There is no legal basis for such a ban, Frank Hanebuth, president of the Hells Angels in Hannover, told Focus magazine.
“We will defend ourselves with all legal tools and if necessary take it to the European Court of Justice,” he said.
Hanebuth, who masterminded the peace pact with the rival Bandido gang last May, said the criminalisation of the Hells Angels was unfair and that comparisons with the Mafia were completely excessive. “Do we shoot state prosecutors, judges or politicians?” he said.
“Do we blow up buildings? Do we deal weapons or tons of cocaine? No! We would never do that.”
But interior ministers have long been looking to ban the clubs which are repeatedly involved in serious crimes. A report on biker-rocker crime written in 2009 by the Federal Criminal Police (BKA) described clubs like the Hells Angels as organisations whose members live by their own, strict rules and show only low readiness to cooperate with the police.
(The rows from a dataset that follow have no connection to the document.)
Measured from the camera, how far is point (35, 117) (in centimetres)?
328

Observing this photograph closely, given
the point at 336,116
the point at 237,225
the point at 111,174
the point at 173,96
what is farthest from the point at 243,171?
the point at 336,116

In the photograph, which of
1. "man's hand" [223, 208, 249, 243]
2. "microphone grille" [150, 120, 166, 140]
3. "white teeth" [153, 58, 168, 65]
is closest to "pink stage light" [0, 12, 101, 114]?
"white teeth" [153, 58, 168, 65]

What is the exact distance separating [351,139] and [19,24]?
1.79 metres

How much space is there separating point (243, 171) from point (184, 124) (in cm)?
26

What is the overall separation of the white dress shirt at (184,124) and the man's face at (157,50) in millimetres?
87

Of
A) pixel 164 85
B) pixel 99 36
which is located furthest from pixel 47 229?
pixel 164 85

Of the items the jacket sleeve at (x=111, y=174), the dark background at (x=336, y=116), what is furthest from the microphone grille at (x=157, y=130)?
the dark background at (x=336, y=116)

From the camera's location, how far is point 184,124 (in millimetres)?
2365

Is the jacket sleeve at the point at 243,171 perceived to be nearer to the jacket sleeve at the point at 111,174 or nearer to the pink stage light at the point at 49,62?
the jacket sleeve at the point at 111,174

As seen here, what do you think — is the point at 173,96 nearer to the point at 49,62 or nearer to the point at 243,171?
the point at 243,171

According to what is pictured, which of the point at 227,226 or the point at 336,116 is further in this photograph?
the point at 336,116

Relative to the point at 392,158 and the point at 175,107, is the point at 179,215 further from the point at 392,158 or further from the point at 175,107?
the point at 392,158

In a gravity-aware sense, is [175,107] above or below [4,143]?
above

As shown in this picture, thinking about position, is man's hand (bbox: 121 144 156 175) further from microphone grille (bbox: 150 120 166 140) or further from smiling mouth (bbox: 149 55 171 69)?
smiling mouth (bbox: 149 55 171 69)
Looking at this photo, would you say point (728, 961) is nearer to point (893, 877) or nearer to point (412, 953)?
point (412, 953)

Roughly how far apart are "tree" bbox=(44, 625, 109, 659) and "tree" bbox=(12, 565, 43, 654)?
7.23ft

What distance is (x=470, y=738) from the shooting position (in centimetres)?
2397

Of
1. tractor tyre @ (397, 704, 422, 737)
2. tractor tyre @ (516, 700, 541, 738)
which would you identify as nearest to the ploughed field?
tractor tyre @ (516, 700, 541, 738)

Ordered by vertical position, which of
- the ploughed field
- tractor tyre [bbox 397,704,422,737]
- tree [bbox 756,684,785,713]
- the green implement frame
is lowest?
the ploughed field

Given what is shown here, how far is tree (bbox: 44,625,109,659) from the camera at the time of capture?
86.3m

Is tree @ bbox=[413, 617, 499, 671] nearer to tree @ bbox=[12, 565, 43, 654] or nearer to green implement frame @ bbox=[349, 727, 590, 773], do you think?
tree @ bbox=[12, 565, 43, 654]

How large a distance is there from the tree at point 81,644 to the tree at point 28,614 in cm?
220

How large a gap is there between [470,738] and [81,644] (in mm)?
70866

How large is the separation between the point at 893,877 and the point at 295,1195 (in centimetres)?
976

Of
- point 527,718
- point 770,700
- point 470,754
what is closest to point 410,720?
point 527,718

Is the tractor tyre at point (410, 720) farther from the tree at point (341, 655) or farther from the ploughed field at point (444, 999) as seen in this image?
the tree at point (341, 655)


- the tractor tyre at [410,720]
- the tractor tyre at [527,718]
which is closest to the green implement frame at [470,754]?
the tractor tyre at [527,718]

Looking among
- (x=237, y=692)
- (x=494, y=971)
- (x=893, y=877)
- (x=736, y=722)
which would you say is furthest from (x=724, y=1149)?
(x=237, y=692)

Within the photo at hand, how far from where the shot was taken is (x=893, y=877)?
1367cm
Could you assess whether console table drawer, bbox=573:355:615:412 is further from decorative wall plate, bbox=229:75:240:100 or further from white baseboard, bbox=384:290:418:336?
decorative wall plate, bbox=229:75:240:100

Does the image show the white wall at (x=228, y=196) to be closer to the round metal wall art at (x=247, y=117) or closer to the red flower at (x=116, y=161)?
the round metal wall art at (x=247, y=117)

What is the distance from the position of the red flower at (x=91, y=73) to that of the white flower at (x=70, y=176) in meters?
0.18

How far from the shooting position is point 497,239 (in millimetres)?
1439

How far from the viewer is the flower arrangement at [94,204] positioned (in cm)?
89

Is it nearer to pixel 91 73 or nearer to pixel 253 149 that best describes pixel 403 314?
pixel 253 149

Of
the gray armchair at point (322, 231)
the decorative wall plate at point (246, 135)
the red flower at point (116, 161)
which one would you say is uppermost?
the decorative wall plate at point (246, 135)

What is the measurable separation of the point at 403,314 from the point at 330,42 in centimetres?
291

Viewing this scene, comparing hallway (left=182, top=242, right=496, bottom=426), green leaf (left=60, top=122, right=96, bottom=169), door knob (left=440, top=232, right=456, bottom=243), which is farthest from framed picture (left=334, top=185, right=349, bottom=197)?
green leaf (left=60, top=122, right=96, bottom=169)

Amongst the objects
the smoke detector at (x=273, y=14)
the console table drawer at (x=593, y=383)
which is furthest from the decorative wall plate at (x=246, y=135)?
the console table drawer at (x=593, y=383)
The groups often use violence in the conduct of their business, the report said, while the main aim was to increase territorial and financial power.
A new biker club has arrived on the Berlin scene, it was reported late last week, with the appearance of the Mongols, which allegedly attracts violent immigrants as members.
A Berlin criminal police report Der Spiegel predicts violent clashes with the capital's Hells Angels. Last Monday a member of the Mongols was stabbed by two unidentified men in the Tegel district of the city.